Instruction: Please duplicate every line from the one containing "Is the point at 167,183" down to the final line, copying each one without any change.

[START Data for this exercise]

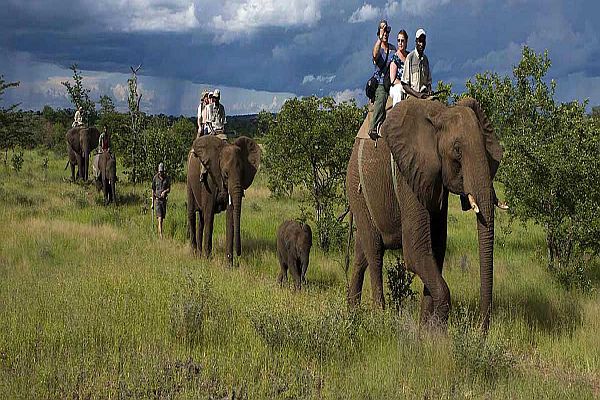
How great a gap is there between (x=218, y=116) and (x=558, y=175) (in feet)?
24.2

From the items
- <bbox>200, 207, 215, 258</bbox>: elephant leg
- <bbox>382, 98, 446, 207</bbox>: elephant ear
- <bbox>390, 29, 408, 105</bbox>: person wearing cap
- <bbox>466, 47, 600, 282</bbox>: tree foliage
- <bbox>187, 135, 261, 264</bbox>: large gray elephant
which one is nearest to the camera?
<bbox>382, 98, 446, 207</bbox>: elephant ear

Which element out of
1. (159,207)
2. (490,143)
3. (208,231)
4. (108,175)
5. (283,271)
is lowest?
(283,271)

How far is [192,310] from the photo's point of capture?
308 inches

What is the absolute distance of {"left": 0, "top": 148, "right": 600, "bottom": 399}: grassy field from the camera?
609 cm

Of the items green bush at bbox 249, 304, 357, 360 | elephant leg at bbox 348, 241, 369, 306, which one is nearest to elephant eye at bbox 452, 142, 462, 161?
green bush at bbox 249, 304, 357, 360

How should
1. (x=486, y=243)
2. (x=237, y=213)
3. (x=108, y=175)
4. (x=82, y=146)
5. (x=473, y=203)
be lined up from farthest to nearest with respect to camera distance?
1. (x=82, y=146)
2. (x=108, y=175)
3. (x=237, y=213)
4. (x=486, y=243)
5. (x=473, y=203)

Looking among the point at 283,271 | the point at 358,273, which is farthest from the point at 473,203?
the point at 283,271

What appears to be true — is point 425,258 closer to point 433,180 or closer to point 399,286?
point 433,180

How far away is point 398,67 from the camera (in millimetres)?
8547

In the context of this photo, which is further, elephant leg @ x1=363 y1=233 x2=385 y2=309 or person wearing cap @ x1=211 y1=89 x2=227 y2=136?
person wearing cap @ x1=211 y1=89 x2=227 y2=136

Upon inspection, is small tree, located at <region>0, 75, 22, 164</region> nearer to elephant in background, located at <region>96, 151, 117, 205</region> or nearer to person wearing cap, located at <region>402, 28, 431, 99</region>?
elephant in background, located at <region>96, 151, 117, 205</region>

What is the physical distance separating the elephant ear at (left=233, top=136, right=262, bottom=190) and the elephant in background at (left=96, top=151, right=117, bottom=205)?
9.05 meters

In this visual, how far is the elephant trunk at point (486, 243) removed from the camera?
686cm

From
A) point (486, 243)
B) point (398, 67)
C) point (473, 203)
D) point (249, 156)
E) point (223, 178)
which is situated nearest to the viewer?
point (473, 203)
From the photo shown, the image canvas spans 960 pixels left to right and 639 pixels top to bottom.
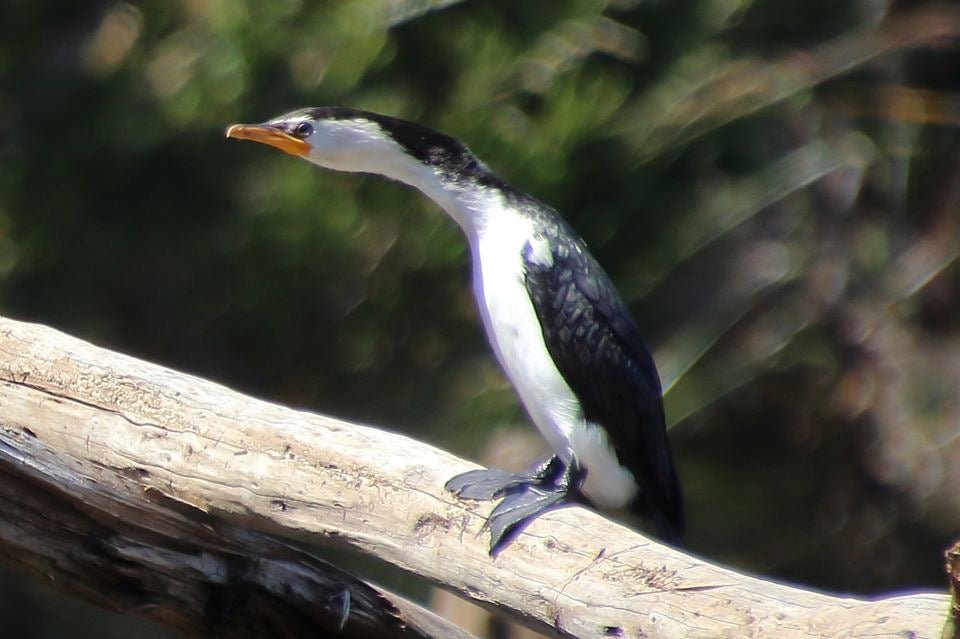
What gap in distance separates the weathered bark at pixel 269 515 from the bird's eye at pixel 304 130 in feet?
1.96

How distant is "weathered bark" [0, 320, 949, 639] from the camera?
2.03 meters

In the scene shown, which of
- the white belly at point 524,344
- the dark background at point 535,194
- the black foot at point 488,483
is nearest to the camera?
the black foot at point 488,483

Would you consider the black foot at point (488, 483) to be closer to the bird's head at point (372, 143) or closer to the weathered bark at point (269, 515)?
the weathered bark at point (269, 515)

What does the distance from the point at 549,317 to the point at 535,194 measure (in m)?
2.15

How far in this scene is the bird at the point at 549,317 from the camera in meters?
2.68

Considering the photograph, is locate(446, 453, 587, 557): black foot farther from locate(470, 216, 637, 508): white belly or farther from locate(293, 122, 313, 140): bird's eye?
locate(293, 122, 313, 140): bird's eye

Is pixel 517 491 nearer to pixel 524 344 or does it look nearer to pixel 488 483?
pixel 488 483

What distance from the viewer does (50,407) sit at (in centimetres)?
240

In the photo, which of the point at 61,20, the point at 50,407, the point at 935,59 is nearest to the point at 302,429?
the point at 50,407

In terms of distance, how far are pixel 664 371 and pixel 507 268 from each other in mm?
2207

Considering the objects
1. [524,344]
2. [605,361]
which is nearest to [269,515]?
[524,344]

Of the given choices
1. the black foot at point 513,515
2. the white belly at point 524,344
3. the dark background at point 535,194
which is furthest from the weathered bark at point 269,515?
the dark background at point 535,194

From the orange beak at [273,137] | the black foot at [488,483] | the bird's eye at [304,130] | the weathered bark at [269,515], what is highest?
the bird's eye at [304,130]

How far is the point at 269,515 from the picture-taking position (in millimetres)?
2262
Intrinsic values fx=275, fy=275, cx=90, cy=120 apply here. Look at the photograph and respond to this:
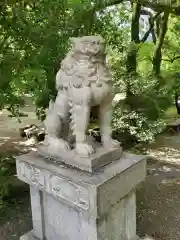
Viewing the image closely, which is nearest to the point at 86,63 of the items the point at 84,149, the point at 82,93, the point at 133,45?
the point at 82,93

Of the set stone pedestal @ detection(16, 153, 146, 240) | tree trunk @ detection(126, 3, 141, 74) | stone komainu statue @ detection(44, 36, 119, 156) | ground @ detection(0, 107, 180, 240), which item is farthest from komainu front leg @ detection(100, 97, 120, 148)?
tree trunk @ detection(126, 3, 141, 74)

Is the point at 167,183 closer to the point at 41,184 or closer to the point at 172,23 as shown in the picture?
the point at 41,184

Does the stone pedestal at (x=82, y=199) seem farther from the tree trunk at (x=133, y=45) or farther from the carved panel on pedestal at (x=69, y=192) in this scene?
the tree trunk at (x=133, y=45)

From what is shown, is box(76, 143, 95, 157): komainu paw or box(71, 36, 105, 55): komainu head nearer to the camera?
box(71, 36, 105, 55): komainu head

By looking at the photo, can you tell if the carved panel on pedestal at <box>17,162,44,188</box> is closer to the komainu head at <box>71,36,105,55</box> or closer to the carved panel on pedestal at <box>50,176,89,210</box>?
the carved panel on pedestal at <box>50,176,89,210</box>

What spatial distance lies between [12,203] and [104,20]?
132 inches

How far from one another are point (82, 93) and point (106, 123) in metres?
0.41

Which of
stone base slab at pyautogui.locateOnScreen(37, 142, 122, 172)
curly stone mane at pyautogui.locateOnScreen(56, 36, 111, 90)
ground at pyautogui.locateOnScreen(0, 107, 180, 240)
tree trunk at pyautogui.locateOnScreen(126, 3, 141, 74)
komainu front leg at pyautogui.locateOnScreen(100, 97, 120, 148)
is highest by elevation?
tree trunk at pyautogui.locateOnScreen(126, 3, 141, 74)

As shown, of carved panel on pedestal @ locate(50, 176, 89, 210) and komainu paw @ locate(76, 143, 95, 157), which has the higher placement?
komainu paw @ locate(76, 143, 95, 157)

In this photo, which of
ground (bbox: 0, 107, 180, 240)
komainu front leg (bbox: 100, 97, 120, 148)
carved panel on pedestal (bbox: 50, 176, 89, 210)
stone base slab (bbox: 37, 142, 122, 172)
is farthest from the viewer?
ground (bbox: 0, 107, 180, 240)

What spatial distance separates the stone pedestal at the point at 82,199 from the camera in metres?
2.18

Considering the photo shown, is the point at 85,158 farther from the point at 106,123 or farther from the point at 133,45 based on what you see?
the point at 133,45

[END Data for this exercise]

The output:
Is the point at 167,183 closer to the point at 41,184 or closer to the point at 172,23 as shown in the picture?
the point at 41,184

Does the stone pedestal at (x=82, y=199) seem farther from the tree trunk at (x=133, y=45) or farther from the carved panel on pedestal at (x=69, y=192) in this scene?
the tree trunk at (x=133, y=45)

From what is shown, is box(76, 143, 95, 157): komainu paw or box(71, 36, 105, 55): komainu head nearer to the camera?
box(71, 36, 105, 55): komainu head

By looking at the photo, can you tell if the carved panel on pedestal at <box>17,162,44,188</box> is closer to the komainu head at <box>71,36,105,55</box> or closer to the carved panel on pedestal at <box>50,176,89,210</box>?
the carved panel on pedestal at <box>50,176,89,210</box>

What spatial distance lies between [12,203] and [104,20]?
132 inches

How far from one another are point (82, 93) and point (106, 123) in metres?
0.41

Which of
stone base slab at pyautogui.locateOnScreen(37, 142, 122, 172)
curly stone mane at pyautogui.locateOnScreen(56, 36, 111, 90)
ground at pyautogui.locateOnScreen(0, 107, 180, 240)
tree trunk at pyautogui.locateOnScreen(126, 3, 141, 74)
komainu front leg at pyautogui.locateOnScreen(100, 97, 120, 148)
is highest by elevation?
tree trunk at pyautogui.locateOnScreen(126, 3, 141, 74)

As shown, of carved panel on pedestal @ locate(50, 176, 89, 210) and komainu paw @ locate(76, 143, 95, 157), which has the higher placement?
komainu paw @ locate(76, 143, 95, 157)

In this photo, which of
ground (bbox: 0, 107, 180, 240)
komainu front leg (bbox: 100, 97, 120, 148)
carved panel on pedestal (bbox: 50, 176, 89, 210)
stone base slab (bbox: 37, 142, 122, 172)
is farthest from the viewer?
ground (bbox: 0, 107, 180, 240)

What spatial distance separates the stone pedestal at the point at 82,199 from the camera in metres?
2.18

Considering the photo shown, is the point at 85,158 farther from the point at 106,123 or farther from the point at 133,45 based on what you see?
the point at 133,45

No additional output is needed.